Wave functions of bound particles are the eigenvalues of the Time Independent Schrödinger Equation, $\hat{H}\psi=E\psi$. $\psi$ contains information like the probability density distribution of the particles, so that orbital 'shapes' can be determined as iso-probability surfaces.

Looking at the electrons in orbitals as standing waves adds nothing to this approach.

As regards bound states and scattered states, I recommend this part of the Feynman Lectures on it.

Answer 2

How can I convince myself that wavefunctions of electrons on molecular orbitals are indeed standing waves?

It seems to me there is a confusion between a Bohr type model of atoms and molecules and the quantum mechanical framework with the orbitals.

One can design an orbit of an electron as a standing wave classical solution and then one has to postulate the stability, i.e. that only quantized states can exist.

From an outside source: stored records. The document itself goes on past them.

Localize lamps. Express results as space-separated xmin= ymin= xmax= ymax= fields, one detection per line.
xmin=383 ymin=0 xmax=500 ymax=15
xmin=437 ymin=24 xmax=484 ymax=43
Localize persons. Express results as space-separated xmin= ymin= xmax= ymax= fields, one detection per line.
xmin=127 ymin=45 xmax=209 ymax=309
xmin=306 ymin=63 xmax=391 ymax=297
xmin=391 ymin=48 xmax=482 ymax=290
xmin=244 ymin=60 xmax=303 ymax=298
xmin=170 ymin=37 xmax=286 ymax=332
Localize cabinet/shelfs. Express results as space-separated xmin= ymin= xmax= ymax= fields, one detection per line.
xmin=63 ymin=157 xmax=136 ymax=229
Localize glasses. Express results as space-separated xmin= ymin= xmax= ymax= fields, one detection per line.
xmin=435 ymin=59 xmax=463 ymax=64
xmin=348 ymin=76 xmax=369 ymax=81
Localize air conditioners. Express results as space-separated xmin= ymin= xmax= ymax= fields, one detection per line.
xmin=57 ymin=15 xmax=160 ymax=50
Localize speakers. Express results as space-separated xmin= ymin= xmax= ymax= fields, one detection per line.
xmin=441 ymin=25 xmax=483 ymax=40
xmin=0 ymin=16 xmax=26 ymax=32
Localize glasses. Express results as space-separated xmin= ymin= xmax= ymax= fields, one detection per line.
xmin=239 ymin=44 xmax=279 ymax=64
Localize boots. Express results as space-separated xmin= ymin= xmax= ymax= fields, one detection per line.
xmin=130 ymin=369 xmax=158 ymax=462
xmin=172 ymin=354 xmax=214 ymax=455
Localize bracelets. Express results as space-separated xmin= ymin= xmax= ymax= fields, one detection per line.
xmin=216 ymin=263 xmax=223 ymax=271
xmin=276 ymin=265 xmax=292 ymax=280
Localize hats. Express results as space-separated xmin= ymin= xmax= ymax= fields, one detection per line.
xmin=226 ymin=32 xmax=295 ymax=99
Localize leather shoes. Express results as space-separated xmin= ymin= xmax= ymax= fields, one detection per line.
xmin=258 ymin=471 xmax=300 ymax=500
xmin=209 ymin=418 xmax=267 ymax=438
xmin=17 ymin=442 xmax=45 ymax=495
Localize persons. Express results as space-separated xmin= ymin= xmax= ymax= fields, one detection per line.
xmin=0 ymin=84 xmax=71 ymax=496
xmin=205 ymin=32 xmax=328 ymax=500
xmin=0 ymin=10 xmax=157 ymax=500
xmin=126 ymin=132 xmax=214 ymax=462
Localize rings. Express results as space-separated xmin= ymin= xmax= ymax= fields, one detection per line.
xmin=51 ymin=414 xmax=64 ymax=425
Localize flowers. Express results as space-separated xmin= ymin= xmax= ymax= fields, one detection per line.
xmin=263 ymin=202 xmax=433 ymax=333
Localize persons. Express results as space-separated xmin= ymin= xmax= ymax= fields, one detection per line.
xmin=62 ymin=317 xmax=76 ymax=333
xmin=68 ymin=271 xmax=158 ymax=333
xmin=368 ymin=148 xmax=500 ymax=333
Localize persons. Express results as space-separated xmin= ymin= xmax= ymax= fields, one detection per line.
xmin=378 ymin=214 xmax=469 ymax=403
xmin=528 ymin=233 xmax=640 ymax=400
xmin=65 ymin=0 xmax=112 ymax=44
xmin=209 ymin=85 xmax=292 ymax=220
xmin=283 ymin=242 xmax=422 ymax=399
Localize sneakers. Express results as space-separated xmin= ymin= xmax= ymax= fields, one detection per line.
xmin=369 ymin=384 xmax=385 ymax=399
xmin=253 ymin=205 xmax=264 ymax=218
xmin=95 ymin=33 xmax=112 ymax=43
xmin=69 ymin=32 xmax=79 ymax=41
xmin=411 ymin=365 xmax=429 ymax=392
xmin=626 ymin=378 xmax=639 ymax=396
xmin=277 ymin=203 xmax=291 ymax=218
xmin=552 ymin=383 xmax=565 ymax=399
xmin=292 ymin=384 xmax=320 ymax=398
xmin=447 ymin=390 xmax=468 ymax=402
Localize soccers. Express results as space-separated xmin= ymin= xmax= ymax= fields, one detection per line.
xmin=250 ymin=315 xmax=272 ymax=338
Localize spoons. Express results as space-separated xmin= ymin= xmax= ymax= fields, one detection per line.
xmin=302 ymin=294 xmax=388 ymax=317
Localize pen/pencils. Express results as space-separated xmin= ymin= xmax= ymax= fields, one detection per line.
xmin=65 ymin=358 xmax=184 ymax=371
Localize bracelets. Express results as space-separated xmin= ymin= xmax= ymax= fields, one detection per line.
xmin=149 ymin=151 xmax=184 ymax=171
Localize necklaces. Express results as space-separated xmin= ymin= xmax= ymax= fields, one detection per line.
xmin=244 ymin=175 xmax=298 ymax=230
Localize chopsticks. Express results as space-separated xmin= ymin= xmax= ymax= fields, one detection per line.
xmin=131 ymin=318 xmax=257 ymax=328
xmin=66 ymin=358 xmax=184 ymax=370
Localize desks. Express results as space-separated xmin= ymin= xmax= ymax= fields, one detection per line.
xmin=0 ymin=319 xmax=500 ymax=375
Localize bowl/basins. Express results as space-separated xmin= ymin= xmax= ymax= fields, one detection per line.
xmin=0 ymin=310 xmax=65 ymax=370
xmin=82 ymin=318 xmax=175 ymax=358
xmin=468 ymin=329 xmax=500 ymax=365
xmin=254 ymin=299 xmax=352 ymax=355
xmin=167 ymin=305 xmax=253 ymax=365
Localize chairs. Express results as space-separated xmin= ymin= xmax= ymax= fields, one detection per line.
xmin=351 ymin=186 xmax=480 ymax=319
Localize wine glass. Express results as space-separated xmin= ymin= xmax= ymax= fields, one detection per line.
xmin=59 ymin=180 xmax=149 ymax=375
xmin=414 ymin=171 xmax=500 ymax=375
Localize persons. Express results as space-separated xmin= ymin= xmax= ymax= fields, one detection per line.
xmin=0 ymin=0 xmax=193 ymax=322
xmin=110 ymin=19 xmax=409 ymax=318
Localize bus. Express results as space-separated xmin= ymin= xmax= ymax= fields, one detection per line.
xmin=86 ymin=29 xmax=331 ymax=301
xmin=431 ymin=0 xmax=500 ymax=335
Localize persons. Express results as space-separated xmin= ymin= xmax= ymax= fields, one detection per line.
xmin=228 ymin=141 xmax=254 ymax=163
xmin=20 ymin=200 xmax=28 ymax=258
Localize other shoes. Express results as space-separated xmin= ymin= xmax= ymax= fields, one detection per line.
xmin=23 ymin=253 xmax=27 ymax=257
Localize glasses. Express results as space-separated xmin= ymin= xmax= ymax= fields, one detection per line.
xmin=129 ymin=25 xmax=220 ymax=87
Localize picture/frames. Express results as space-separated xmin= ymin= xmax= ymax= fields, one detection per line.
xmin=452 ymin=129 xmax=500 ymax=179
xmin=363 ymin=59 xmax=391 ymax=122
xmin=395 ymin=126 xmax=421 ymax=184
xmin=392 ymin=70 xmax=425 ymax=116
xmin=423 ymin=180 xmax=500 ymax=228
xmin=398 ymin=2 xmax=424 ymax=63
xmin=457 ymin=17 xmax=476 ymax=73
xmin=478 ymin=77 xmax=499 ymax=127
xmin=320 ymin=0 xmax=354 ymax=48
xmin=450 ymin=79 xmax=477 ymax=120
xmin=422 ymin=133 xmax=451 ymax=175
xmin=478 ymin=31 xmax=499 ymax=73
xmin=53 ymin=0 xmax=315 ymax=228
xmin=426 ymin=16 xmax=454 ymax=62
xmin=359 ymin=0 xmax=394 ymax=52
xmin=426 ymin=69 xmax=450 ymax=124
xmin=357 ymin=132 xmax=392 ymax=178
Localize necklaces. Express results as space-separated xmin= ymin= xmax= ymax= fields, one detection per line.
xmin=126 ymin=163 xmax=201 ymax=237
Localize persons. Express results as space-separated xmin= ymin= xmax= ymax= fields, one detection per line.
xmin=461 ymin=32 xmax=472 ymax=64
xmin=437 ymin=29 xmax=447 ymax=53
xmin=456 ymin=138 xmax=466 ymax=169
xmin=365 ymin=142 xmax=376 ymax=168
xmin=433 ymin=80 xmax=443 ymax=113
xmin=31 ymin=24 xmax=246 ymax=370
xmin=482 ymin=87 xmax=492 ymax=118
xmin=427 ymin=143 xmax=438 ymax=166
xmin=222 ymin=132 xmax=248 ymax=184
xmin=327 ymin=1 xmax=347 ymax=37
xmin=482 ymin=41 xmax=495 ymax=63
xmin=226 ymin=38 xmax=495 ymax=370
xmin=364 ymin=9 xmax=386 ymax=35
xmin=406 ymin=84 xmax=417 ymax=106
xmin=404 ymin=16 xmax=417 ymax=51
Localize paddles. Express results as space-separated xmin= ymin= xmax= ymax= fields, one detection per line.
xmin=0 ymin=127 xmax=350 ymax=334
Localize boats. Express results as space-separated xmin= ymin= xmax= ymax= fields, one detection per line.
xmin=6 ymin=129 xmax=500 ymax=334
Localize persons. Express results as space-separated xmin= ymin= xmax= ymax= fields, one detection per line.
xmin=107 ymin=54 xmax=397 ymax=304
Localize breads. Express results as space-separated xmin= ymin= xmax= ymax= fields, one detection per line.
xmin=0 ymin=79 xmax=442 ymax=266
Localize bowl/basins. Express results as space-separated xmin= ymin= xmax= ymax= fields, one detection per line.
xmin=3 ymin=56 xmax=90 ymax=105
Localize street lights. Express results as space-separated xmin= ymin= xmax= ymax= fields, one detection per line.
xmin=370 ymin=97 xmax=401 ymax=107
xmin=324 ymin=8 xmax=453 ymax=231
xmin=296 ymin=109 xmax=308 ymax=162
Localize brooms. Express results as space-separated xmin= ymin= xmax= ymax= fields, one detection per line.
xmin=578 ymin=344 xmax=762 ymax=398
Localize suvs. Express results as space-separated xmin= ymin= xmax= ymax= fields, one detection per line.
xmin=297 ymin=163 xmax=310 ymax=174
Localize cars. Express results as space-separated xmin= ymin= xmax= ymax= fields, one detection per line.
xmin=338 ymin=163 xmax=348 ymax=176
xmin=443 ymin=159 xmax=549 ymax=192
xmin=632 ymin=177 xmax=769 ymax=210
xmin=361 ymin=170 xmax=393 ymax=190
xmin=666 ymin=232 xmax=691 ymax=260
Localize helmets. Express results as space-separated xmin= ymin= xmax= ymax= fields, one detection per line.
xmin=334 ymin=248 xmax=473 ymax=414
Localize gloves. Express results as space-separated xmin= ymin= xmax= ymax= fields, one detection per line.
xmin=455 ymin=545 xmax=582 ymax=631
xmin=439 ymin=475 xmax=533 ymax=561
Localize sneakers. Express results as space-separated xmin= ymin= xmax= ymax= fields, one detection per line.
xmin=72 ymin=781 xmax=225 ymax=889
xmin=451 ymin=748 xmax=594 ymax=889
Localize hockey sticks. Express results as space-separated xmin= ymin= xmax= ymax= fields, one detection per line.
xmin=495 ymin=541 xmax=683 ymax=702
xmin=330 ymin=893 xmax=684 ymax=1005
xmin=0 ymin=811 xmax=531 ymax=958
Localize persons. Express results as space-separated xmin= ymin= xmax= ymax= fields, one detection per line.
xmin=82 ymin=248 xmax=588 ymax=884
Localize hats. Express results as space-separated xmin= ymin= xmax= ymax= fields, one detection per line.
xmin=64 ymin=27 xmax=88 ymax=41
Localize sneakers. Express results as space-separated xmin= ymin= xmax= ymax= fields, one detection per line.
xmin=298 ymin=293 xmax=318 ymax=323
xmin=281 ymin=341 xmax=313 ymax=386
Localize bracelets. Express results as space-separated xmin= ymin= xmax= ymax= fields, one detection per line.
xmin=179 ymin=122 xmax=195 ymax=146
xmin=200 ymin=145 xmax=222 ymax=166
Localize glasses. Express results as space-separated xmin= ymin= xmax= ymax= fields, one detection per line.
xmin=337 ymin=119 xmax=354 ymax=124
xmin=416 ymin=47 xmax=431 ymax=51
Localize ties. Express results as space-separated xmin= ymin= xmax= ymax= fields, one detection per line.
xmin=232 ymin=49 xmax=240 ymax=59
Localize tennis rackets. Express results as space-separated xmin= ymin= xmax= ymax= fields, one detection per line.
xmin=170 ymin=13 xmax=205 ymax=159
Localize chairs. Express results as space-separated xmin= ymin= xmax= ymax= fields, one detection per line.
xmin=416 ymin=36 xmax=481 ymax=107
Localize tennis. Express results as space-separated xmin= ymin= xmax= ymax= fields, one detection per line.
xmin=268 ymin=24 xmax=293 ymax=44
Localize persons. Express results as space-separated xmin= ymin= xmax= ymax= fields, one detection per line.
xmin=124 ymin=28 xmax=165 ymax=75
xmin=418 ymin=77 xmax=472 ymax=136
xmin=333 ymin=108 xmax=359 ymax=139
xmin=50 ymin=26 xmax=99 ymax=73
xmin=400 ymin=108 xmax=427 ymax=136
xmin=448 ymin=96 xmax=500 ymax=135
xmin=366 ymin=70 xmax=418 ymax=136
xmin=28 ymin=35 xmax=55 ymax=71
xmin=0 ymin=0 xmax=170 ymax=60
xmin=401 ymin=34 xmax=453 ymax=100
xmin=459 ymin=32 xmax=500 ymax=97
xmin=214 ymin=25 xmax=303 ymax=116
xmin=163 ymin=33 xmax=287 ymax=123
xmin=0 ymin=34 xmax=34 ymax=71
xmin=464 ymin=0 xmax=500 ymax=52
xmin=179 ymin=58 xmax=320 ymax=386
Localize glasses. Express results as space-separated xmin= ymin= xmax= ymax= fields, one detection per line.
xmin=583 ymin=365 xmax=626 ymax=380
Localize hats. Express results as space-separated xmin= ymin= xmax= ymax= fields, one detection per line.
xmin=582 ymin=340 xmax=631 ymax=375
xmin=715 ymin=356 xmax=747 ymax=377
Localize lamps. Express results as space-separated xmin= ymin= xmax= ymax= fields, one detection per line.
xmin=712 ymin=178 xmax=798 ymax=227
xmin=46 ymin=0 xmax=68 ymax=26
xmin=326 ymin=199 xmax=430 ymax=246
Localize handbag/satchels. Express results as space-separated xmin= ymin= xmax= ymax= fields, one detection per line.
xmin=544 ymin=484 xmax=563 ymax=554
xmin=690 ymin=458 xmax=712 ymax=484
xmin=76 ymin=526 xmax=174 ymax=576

The orbitals around atoms and molecules are not standing waves in space in the same sense. The wavefunction is sinusoidal, but the wave nature appears in the probability distribution, which is the complex square of the wavefunction, and can be verified over many measurements. In quantum mechanics one does not have a trajectory for the electron around the atom or molecule but an orbital, as you state.

Here is a measurement of the hydrogen orbitals. Each dot is an individual measurement of a different electron, not a path for the same electron. It can only be seen as a probability distribution.

The figure at the top of this article shows the team's main result – the raw camera data for four measurements, where the hydrogen atoms were excited to states with zero, one, two and three nodes in the wavefunction for one of the parabolic coordinates. "If you look at the measured projections on the detector, you can easily recognize the nodes, and see their radial, ring-like structure," says Vrakking.

The wavefunction since it is sinusoidal, will have nodes and peaks , but it is a probability that is varying at the nodes and peaks , the electron itself is within the bounds of the uncertainty principle.